Since his takeover of the platform at the end of October, the boss of Tesla and SpaceX has caused many controversies by laying off half of Twitter’s workforce, reinstating suspended accounts, suspending those of journalists and seeking to launch a new paid subscription. .

“From the botched subscription plan to the banning of journalists to the daily political controversies, it’s been an all-out storm as advertisers fled, leaving Twitter to widen its deficit,” noted Wedbush analyst Dan Ives. Securities, which estimates the company’s potential losses at $4 billion a year.

The poll launched by Mr. Musk came after a new decision by the social network that caused a lot of reaction.

Twitter announced on Sunday that it would no longer be possible to post links to competing networks, such as Facebook, Instagram, Mastodon or Truth Social, Donald Trump’s social network.

It is now prohibited to tweet a message like: “Thank you for following me @ID on Instagram”, indicated the platform.

These new rules have aroused the misunderstanding of many users, including Jack Dorsey, the co-founder and former boss of Twitter.

After some accounts were suspended under the new rule, including that of investor Paul Graham, Mr. Musk qualified his decision.

He first tweeted that instead of targeting individual tweets, the policy would be limited to “suspending accounts only when that account’s ‘primary’ purpose is promoting competitors.”

The stormy billionaire then claimed that “major political changes” on the social network would systematically be subject to a vote.

Last week, Mr. Musk deleted and then restored the accounts of several American journalists from CNN, the New York Times and the Washington Post in particular, causing the European Union and the UN to react. The Vice-President of the European Commission even threatened the entrepreneur with sanctions.

The multi-billionaire first suspended @elonjet on Wednesday, an account that automatically reported his private jet trips, then the accounts of journalists who had tweeted about the decision, accusing them of putting his family at risk.




Photo d’archives, AFP

These were reinstated on Saturday, but some said they were told to delete certain posts if they wanted to make full use of the platform.

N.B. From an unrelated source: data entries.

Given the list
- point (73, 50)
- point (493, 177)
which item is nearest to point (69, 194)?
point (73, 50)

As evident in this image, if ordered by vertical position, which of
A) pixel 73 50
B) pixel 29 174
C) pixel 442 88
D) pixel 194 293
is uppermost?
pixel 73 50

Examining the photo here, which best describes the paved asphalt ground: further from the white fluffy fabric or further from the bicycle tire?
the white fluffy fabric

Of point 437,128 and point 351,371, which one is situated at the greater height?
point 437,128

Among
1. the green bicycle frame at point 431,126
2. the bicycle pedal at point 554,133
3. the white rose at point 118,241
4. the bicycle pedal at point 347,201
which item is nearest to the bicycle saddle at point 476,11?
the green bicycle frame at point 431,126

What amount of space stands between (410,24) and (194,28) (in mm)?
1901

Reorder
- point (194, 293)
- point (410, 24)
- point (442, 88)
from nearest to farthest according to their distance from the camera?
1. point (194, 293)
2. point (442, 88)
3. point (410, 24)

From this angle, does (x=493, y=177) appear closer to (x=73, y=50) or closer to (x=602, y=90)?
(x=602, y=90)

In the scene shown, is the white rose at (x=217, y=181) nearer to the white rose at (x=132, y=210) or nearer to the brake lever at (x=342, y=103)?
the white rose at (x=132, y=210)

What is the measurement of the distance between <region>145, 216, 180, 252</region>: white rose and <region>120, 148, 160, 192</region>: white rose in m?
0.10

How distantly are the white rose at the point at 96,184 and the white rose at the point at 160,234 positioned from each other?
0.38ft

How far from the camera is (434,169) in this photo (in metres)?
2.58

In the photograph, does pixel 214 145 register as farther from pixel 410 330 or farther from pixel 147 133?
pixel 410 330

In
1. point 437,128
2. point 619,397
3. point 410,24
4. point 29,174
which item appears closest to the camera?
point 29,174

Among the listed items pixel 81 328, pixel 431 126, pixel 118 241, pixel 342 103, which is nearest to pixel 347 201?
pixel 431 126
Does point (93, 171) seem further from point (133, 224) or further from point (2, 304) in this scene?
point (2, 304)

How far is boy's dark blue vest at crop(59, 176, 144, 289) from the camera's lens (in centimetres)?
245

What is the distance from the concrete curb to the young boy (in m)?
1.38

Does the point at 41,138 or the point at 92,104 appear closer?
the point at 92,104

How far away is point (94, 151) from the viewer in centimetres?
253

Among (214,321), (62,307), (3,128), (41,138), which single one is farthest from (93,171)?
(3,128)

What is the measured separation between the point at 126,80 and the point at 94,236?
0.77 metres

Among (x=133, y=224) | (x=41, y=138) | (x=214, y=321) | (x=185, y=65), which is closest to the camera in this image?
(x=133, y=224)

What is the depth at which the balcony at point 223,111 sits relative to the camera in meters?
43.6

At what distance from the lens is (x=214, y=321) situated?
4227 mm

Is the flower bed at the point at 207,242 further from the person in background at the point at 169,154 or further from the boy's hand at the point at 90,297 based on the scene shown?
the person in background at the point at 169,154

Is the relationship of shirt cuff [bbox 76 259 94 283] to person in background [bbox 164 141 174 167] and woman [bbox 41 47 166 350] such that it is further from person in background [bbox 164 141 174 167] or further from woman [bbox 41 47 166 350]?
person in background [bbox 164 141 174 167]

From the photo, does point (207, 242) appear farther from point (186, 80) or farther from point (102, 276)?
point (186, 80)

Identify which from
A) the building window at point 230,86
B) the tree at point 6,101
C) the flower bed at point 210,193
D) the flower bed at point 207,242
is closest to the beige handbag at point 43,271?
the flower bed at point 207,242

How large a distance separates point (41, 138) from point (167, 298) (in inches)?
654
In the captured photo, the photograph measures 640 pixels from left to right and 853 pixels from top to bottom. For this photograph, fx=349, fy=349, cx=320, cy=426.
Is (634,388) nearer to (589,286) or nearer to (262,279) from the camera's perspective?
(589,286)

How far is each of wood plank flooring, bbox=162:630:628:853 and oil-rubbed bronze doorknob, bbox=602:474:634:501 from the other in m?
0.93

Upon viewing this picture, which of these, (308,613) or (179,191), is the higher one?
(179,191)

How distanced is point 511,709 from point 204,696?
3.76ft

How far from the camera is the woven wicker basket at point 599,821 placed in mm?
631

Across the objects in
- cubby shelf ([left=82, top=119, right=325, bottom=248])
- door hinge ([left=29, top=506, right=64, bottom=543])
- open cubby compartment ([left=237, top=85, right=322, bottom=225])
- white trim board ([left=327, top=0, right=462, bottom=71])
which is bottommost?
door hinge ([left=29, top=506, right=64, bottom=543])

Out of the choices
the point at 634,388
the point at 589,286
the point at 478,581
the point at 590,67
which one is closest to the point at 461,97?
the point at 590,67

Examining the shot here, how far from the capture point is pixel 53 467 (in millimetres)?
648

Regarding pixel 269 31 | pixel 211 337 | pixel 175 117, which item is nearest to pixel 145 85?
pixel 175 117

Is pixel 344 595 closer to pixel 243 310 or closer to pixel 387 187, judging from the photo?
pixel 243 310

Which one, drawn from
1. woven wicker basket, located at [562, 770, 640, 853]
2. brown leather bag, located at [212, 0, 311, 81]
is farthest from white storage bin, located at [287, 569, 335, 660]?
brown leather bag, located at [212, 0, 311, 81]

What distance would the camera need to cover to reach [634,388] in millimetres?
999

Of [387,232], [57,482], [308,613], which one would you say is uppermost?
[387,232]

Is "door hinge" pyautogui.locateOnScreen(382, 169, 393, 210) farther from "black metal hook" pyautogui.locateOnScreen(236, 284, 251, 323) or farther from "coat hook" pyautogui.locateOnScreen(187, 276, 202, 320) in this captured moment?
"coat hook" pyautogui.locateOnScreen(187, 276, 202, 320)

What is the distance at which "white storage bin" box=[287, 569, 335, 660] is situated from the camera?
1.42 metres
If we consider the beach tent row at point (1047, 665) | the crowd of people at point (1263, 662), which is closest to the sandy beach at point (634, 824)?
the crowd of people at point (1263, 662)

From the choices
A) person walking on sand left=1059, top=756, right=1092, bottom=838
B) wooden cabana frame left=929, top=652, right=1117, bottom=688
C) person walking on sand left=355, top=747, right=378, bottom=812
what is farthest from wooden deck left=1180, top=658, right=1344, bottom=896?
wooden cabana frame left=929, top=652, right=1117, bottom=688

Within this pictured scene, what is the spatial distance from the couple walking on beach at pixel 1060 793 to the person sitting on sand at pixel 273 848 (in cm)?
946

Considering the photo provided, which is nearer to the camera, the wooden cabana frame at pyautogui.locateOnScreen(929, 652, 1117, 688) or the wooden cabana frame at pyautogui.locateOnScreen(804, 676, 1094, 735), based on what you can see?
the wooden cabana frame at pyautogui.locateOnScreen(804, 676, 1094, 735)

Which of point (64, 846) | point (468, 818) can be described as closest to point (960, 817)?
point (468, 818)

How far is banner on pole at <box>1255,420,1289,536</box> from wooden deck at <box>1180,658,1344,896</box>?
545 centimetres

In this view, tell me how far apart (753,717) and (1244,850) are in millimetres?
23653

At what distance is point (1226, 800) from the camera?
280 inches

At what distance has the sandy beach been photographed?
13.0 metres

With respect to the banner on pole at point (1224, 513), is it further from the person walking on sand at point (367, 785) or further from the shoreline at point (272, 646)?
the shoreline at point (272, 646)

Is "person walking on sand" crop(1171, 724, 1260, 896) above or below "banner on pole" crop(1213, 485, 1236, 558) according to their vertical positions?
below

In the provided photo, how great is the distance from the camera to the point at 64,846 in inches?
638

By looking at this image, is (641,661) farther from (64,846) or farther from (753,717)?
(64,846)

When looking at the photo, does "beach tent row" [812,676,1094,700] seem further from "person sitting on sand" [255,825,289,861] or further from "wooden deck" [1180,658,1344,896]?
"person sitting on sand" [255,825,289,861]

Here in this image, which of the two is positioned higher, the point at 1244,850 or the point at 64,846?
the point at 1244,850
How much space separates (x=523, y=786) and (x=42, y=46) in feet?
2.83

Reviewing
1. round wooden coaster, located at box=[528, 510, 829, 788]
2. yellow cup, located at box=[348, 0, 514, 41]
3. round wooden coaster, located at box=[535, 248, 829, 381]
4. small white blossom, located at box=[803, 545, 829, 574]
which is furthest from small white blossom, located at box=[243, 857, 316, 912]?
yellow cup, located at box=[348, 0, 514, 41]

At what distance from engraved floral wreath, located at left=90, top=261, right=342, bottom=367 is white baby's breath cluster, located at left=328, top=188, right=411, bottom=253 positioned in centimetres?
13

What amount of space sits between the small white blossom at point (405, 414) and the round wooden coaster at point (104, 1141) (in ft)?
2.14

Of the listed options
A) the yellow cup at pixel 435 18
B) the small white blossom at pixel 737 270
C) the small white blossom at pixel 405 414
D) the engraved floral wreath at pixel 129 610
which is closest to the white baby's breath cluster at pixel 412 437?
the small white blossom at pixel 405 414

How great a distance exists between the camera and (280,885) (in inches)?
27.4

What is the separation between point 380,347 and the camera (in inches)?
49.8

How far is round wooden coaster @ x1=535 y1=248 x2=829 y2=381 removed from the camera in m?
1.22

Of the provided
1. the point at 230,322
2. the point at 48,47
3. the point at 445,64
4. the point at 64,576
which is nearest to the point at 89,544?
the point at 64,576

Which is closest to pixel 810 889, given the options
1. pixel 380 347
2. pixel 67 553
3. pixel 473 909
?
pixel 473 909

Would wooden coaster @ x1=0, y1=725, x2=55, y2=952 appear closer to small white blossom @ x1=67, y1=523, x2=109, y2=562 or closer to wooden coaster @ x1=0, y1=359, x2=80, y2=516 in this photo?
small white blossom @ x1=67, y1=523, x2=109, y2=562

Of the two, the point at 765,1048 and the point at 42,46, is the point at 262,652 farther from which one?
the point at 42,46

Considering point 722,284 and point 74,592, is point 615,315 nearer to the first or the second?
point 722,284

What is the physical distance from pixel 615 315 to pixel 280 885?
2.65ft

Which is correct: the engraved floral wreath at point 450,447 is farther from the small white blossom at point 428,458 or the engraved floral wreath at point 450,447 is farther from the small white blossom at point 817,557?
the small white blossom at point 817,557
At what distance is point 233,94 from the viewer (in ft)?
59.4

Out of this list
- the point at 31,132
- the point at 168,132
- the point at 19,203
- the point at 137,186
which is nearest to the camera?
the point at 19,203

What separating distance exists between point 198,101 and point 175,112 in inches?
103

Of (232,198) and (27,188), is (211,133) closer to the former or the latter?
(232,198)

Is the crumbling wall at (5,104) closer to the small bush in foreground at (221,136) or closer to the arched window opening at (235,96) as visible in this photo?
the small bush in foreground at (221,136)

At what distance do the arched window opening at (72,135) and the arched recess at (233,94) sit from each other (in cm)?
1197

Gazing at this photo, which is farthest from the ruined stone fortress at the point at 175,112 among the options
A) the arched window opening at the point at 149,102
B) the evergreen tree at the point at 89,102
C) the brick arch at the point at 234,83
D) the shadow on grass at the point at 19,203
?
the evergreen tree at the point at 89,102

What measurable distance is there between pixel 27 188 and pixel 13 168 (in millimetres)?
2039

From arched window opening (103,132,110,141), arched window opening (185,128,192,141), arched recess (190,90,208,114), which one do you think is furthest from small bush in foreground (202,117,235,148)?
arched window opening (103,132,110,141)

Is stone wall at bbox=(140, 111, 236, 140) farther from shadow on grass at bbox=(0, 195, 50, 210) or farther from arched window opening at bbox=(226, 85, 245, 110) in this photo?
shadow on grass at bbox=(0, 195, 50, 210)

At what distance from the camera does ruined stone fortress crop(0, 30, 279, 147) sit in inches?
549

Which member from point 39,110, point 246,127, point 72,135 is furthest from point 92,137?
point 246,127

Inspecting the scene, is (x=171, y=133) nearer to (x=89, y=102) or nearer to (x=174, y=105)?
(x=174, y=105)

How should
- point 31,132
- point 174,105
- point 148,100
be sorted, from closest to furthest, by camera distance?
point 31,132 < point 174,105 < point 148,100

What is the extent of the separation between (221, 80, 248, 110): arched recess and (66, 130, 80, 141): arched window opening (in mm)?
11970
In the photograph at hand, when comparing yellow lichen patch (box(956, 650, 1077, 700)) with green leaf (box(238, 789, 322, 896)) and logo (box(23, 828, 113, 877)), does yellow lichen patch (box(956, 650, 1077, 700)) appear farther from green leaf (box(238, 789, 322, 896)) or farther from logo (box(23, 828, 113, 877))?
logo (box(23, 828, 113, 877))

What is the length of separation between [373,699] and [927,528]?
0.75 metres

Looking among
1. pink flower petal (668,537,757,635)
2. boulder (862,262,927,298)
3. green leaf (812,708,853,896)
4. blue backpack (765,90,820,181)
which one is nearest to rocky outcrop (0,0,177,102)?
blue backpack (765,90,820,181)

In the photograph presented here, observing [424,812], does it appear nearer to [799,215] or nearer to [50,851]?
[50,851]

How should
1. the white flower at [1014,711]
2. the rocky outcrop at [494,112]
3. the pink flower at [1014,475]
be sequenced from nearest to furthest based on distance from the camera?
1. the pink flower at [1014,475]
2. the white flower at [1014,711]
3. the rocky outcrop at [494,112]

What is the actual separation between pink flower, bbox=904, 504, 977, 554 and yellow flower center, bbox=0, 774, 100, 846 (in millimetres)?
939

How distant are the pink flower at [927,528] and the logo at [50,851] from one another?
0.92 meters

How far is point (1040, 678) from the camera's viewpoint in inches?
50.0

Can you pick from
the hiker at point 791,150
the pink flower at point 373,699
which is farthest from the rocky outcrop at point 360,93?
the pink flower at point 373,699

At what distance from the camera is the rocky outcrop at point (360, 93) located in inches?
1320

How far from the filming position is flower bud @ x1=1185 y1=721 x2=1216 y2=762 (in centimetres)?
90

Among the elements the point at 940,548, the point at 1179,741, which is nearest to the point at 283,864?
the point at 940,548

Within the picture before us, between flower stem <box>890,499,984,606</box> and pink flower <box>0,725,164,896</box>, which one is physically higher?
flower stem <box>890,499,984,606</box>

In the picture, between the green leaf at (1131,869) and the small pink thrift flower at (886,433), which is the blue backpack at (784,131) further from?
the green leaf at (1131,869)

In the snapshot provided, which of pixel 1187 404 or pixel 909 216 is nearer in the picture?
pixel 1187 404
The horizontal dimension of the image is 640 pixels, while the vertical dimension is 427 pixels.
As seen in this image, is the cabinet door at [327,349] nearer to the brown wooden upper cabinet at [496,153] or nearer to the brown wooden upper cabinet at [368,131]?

On Saturday evening, the Twitter account of a Washington Post journalist, Taylor Lorenz, was in turn suspended for several hours.

“Elon Musk has suspended my Twitter account,” said the journalist, who covers the technology sector for the Washington Post, on her blog.

His account was restored on Sunday.

Since taking over the reins of Twitter, Mr. Musk has reinstated many accounts that had been banned, including Mr. Trump’s. He also put an end to the fight against misinformation linked to Covid-19.

On the other hand, he suspended the account of rapper Kanye West after the publication of several messages deemed anti-Semitic and refused the return to the platform of far-right conspirator Alex Jones.